__Aim of the task__. Lines before the one containing "Which does pavement" are excluded. Repeat that line and every line after it, exactly.
** BEGIN Input for this task **
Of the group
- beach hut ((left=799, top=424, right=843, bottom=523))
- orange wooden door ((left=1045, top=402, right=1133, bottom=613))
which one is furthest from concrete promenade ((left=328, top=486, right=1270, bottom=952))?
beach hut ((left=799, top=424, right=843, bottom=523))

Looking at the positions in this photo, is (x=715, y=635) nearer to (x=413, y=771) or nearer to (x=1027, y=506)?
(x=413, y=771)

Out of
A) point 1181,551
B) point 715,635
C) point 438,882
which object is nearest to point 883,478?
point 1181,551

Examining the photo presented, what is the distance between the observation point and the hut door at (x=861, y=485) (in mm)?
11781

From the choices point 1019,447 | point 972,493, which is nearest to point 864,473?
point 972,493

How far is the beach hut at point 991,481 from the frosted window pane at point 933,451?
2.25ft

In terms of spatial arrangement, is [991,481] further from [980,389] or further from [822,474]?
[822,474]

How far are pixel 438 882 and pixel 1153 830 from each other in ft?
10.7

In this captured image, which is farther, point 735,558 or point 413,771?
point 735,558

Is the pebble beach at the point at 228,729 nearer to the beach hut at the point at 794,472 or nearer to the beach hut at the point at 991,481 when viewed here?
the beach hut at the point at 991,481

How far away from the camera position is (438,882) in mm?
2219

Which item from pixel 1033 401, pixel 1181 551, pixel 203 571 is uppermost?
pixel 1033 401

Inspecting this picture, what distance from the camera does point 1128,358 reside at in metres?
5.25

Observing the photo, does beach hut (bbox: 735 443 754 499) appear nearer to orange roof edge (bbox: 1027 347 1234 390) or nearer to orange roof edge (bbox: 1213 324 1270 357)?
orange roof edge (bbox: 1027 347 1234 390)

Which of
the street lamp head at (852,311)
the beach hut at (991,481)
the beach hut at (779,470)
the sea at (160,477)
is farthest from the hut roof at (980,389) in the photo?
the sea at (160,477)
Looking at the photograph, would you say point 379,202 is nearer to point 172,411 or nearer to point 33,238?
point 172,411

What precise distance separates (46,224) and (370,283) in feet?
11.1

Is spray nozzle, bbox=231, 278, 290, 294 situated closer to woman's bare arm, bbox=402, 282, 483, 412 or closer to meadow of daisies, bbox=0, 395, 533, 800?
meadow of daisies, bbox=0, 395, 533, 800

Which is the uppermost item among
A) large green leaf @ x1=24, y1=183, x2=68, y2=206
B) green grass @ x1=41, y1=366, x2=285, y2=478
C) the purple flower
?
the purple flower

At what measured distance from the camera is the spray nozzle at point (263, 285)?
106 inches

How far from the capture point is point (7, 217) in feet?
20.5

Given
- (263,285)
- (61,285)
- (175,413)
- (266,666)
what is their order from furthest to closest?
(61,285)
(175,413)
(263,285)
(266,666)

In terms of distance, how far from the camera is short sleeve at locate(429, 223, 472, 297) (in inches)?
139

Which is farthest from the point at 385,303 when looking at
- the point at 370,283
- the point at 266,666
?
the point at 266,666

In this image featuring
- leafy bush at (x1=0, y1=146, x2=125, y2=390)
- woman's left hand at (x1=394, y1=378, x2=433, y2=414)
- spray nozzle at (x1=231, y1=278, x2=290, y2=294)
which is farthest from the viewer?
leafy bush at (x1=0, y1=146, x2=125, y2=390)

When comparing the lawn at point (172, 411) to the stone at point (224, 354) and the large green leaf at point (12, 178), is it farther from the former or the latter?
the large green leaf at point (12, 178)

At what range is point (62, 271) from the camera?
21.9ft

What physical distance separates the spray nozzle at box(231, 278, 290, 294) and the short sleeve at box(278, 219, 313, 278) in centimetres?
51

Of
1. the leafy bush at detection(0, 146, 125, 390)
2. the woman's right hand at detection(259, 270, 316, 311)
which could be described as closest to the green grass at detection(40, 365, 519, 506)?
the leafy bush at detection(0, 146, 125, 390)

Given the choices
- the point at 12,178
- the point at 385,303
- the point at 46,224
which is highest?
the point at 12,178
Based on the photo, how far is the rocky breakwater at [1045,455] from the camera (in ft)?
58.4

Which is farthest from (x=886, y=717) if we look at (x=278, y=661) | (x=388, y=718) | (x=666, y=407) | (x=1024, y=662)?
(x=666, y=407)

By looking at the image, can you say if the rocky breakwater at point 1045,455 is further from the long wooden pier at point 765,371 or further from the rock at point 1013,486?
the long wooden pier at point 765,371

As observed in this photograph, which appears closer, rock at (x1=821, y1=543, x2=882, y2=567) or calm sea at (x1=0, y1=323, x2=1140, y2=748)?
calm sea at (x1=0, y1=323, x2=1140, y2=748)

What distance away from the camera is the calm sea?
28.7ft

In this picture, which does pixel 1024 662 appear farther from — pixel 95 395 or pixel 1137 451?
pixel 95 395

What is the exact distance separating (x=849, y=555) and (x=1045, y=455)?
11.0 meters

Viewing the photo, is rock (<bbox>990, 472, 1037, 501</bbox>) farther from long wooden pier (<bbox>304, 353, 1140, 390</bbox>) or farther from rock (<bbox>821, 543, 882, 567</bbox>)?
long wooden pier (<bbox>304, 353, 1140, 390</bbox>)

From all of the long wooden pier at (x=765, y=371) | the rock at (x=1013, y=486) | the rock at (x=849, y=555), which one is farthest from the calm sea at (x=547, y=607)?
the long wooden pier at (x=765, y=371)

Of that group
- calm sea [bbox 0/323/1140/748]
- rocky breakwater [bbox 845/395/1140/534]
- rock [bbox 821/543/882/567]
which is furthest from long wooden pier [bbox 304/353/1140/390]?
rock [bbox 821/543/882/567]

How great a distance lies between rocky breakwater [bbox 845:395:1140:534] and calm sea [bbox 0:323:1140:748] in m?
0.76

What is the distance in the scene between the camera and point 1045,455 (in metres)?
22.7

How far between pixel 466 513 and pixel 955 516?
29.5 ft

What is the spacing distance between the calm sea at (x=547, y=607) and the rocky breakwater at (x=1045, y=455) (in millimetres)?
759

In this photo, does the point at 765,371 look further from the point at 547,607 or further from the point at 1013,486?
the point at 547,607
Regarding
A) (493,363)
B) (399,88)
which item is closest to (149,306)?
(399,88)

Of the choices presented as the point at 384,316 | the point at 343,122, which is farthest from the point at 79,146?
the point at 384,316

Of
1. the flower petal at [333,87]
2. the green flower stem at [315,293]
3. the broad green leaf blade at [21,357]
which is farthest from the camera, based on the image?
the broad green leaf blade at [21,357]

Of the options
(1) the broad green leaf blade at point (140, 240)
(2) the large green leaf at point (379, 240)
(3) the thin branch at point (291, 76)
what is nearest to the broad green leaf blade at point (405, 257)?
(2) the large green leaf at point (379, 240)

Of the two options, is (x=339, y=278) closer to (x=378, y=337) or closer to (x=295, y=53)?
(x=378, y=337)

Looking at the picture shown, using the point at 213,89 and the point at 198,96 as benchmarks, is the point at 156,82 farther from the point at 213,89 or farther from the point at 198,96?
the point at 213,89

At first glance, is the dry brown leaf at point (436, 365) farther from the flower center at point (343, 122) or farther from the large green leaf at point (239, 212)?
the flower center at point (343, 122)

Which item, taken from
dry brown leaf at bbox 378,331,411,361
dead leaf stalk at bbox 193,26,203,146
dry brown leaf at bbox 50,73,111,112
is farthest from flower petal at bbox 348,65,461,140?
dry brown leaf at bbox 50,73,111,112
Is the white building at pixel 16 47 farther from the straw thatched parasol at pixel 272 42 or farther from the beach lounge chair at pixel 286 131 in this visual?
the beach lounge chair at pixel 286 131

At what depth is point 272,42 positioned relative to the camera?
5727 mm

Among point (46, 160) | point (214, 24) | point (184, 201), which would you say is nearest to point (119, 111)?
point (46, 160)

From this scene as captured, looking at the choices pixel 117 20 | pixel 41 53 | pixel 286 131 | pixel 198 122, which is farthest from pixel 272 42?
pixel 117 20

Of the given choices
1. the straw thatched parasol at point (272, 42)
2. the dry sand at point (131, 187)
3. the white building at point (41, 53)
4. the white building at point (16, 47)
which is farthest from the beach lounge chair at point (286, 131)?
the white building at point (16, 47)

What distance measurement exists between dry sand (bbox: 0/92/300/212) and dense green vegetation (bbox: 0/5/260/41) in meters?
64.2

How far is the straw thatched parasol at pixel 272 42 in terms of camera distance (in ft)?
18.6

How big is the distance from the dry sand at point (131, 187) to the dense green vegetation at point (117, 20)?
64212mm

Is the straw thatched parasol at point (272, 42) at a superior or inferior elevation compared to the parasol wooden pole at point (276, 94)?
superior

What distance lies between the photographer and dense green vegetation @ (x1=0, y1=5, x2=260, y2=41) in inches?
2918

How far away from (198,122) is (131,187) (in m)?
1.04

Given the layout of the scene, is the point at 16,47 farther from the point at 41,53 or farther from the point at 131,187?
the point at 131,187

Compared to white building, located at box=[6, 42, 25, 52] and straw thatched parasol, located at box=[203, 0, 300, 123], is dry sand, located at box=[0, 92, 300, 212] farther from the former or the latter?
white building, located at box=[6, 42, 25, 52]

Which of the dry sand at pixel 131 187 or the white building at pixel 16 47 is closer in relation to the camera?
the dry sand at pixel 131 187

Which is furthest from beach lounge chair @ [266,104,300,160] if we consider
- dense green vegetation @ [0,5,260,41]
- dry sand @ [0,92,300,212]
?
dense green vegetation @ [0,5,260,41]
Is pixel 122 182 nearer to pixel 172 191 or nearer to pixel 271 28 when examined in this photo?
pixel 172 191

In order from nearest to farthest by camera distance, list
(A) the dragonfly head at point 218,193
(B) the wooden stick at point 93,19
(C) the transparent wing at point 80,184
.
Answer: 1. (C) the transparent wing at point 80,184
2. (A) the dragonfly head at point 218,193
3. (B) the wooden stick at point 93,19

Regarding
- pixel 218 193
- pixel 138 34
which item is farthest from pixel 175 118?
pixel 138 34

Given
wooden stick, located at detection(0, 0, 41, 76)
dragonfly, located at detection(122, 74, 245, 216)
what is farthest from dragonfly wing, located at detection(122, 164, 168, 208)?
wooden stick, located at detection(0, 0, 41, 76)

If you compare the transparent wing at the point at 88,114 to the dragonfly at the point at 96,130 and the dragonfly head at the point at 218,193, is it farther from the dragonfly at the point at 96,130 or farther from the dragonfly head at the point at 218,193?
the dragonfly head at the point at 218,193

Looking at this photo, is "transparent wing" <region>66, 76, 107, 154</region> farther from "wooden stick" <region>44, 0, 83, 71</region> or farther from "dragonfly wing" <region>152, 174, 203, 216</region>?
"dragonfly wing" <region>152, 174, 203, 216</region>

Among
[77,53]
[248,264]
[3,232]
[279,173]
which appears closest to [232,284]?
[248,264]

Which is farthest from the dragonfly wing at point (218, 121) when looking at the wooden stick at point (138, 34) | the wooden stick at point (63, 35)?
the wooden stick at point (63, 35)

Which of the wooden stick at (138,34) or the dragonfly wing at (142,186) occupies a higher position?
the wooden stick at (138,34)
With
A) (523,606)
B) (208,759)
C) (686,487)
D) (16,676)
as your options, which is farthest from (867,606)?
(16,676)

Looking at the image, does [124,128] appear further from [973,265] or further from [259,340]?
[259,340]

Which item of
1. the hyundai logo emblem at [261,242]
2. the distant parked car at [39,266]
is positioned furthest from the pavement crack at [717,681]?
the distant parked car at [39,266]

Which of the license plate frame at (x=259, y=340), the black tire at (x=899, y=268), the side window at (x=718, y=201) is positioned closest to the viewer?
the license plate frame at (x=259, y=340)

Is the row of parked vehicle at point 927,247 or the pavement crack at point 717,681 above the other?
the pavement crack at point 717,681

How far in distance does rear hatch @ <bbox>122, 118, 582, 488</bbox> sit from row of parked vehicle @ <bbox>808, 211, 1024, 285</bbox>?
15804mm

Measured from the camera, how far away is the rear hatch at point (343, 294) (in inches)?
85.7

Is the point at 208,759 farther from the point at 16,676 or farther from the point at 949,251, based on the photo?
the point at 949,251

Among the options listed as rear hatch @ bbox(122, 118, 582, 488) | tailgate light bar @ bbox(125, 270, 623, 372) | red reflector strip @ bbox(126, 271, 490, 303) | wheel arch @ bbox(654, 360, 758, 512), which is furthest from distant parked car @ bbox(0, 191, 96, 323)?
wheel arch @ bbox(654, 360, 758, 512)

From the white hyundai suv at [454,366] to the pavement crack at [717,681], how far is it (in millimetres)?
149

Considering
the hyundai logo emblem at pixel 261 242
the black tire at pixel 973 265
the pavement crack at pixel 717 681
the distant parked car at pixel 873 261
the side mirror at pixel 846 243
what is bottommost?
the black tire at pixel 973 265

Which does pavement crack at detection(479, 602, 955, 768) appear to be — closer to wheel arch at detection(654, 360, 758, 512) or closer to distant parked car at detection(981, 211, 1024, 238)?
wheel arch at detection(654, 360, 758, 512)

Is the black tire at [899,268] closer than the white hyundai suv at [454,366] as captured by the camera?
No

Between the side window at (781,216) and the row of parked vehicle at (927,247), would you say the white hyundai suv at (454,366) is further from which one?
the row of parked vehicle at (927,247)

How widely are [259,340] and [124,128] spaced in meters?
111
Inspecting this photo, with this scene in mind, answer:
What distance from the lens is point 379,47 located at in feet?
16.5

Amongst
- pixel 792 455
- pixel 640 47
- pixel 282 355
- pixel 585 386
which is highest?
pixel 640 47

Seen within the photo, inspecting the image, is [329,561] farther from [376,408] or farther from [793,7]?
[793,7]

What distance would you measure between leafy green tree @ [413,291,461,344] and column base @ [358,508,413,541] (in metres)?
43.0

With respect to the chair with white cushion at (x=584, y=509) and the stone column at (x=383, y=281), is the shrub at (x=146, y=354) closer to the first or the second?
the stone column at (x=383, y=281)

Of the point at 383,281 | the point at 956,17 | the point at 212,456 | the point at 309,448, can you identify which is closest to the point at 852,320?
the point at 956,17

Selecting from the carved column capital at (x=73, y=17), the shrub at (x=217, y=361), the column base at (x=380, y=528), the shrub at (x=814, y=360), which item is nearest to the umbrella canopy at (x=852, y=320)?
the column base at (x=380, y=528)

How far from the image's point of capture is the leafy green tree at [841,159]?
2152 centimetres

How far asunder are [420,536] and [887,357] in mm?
** END Input for this task **
__Response__.
Which does pavement crack at detection(479, 602, 955, 768) appear to be — closer to wheel arch at detection(654, 360, 758, 512) or closer to distant parked car at detection(981, 211, 1024, 238)?
wheel arch at detection(654, 360, 758, 512)

Is the black tire at [899,268] closer than the white hyundai suv at [454,366] as captured by the camera?
No

Between the side window at (781,216) and the row of parked vehicle at (927,247), would you say the white hyundai suv at (454,366) is further from which one?
the row of parked vehicle at (927,247)

How widely are [259,340] and [124,128] spaced in meters?
111
Inspecting this photo, with this scene in mind, answer:
What distance from the lens is point 379,47 located at in feet?
16.5

Amongst
- pixel 792 455
- pixel 640 47
- pixel 282 355
- pixel 585 386
which is highest?
pixel 640 47

Seen within the photo, inspecting the image, is [329,561] farther from [376,408] or farther from [793,7]?
[793,7]

What distance would you measure between leafy green tree @ [413,291,461,344] and column base @ [358,508,413,541] (in metres)?
43.0

With respect to the chair with white cushion at (x=584, y=509) and the stone column at (x=383, y=281), is the shrub at (x=146, y=354) closer to the first or the second?
the stone column at (x=383, y=281)

Of the point at 383,281 | the point at 956,17 | the point at 212,456 | the point at 309,448, can you identify which is closest to the point at 852,320?
the point at 956,17

Selecting from the carved column capital at (x=73, y=17), the shrub at (x=217, y=361), the column base at (x=380, y=528), the shrub at (x=814, y=360), which item is nearest to the umbrella canopy at (x=852, y=320)?
the column base at (x=380, y=528)

How far from the image's point of capture is the leafy green tree at [841,159]?
2152 centimetres

How far asunder are [420,536] and [887,357] in mm?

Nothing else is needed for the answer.